Een ander eigenlijk evenmin gerechtvaardigd onderscheid wordt gemaakt tusschen Hebreeuwsch en Nieuw-Hebreeuwsch; men verstaat dan onder het eerste uitsluitend de taal in de boeken des O. T. gebezigd, onder het laatste die, welke in latere Joodsche geschriften voorkomt. Maar al bestaat inderdaad daartusschen verschil, het is toch steeds dezelfde taal, even goed als het Latijn der Middeleeuwen of dat van nieuwere schrijvers Latijn is. Niemand is dan ook in staat aan te geven, waar het Hebreeuwsch eindigt en het Nieuw-Hebreeuwsch begint. De Hebreeuwsche tekst van Jezus Sirach kan men bijv. even goed tot het een als tot het ander rekenen, en wil men daarop voor het Nieuw-Hebreeuwsch beslag leggen, dan kan men met hetzelfde recht dit ook ten opzichte van een boek als de Prediker doen. Maar bij de Joden is nu eenmaal Hebreeuwsch zooveel als de heilige taal, d. i. de taal gebezigd in de kanonieke boeken des O. V.; men zoude van een ander gezichtspunt uitgaande kunnen zeggen het klassieke Hebreeuwsch in tegenstelling met de latere min of meer geleerde en kunstmatige taal. Want reeds in de Perzische periode werd het Hebreeuwsch in de volkstaal verdrongen door het Arameesch, een proces, dat reeds vroeger begonnen is (vg. 2 Kon. 18, 26, 28), zoodat het van toen af aan steeds meer en meer geworden is, wat men een doode taal noemt, die alleen nog in de synagoge en door de geleerden in eere werd gehouden en gebruikt. Het Hebreeuwsch dan in den meest algemeenen zin behoort tot de zoogenoemde Semietische talen en is het naast verwant aan het Arameesch. Daar het oude Hebr. schrift geen teekens heeft voor de klinkers, kennen wij de ware uitspraak van de oude taal niet nauwkeurig.

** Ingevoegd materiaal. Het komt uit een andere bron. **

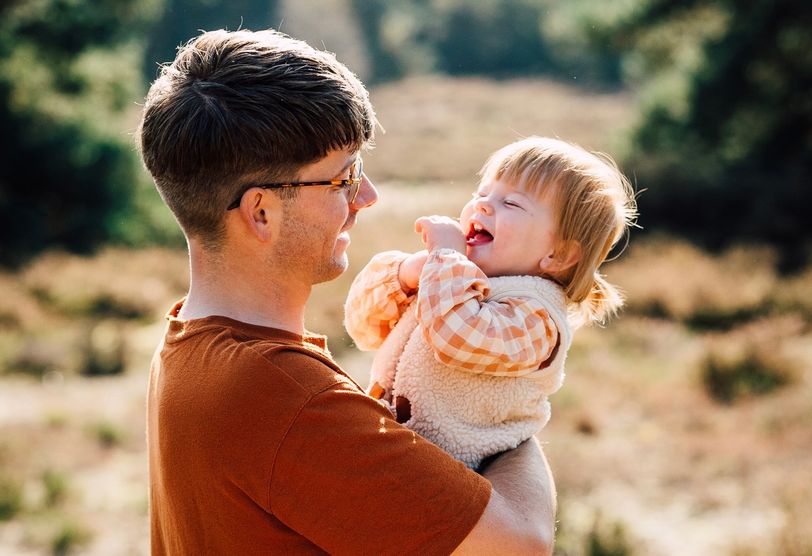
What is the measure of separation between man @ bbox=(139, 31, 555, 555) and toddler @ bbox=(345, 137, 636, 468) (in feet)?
0.60

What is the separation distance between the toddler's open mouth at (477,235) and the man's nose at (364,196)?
433mm

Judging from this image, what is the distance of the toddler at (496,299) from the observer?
1986 millimetres

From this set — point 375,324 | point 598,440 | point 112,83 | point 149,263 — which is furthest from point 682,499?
point 112,83

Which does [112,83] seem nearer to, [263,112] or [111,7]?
[111,7]

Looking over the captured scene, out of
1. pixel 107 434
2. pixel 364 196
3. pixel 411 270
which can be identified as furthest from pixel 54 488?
pixel 364 196

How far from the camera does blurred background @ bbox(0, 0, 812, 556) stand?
265 inches

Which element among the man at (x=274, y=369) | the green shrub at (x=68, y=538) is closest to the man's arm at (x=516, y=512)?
the man at (x=274, y=369)

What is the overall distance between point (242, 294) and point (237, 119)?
0.34 metres

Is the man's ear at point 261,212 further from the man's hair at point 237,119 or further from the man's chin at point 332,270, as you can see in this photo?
the man's chin at point 332,270

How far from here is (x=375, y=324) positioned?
7.80ft

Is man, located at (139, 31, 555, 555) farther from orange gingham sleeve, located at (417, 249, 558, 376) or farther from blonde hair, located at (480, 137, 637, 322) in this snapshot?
blonde hair, located at (480, 137, 637, 322)

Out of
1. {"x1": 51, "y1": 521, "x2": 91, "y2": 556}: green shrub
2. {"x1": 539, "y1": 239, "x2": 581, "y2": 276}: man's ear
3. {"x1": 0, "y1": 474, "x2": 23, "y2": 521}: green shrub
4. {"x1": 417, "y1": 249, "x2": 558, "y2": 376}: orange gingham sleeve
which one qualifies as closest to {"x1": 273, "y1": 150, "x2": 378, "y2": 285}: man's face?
{"x1": 417, "y1": 249, "x2": 558, "y2": 376}: orange gingham sleeve

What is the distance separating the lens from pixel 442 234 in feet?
7.08

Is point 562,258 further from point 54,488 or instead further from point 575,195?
point 54,488
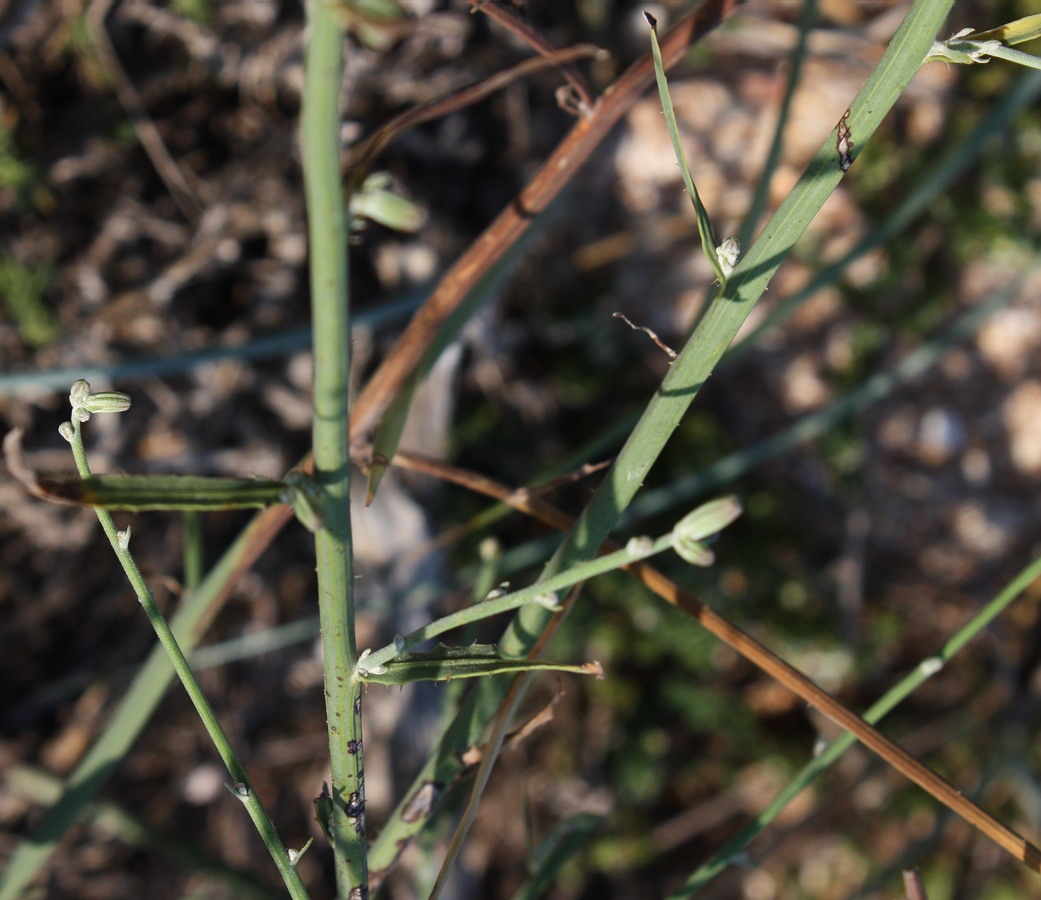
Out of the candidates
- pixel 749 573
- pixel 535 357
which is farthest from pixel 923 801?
pixel 535 357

Wel is waar hebben wij transcriptiën van Hebr. woorden in Grieksch letterschrift en is later, wellicht eerst in de 7de eeuw n. C., de uitspraak, die tot dusver alleen mondeling was overgeleverd, door vokaalteekens vastgelegd, maar deze uitspraak is tot op zekere hoogte een kunstmatige, d. w. z. zij is die, welke gewoon was in de plechtige voorlezing van de heilige teksten in de synagoge. Dat men oudtijds in het dagelijksch leven anders sprak is reeds a priori waarschijnlijk, maar wordt buitendien door enkele feiten uitdrukkelijk bevestigd. Ook het dialektisch verschil speelt hierbij een rol, zooals blijkt wanneer men de transcriptiën van de ongelukkig zeer bedorven Punische teksten bij Plautus (Poenulus) vergelijkt. Zelfs toen de vokaalteekens reeds lang vaststonden, bestond nog onder de Joden verschil in de uitspraak der teksten tusschen de Sefardim (Spaansch-Portugeesche Joden) en de Asjkenazim (Duitsch-Poolsche). De thans door Christelijke geleerden gevolgde uitspraak sluit zich het naast bij die van eerstgenoemden aan. — Wat betreft de grammatische bewerking van het H., deze dateert eerst uit de Middeleeuwen, toen Joodsche geleerden op het voorbeeld van hetgeen Arabische grammatici voor hunne taal gedaan hadden ook de spraakkunst en het woordenboek van het H. tot een voorwerp van studie maakten. Als zoodanig dienen genoemd: rabbi Saädja (892-942); Jehuda ibn Koreisch, einde 9de en begin 10de eeuw; Dunasch ibn Labrat, omstreeks 960; rabbi Jehuda Chajjug (Arab. Aboe-Zakarja-Jahja), omstreeks 1000; Aboe ’l Walid Merwan ibn Ganach, omstreeks 1030; rabbi Menachem ben Seruk, omstreeks 960; Abrahim b. Ezra, 1092-1167, en zijn leerling Salomo Parchon; de familie Kimchi, waarvan het bekendste lid, David Kimchi, omstreeks 1200, de samensteller was van het „wortelboek”; rabbi Joseph Kaspi, 14de eeuw, en Efodi, 15de eeuw; Raschi, d. i. rabbi Salomo ben Isaak (overl. 1105); Elia Levita (1469-1549), de leermeester van Fagius en Münster. Vergel.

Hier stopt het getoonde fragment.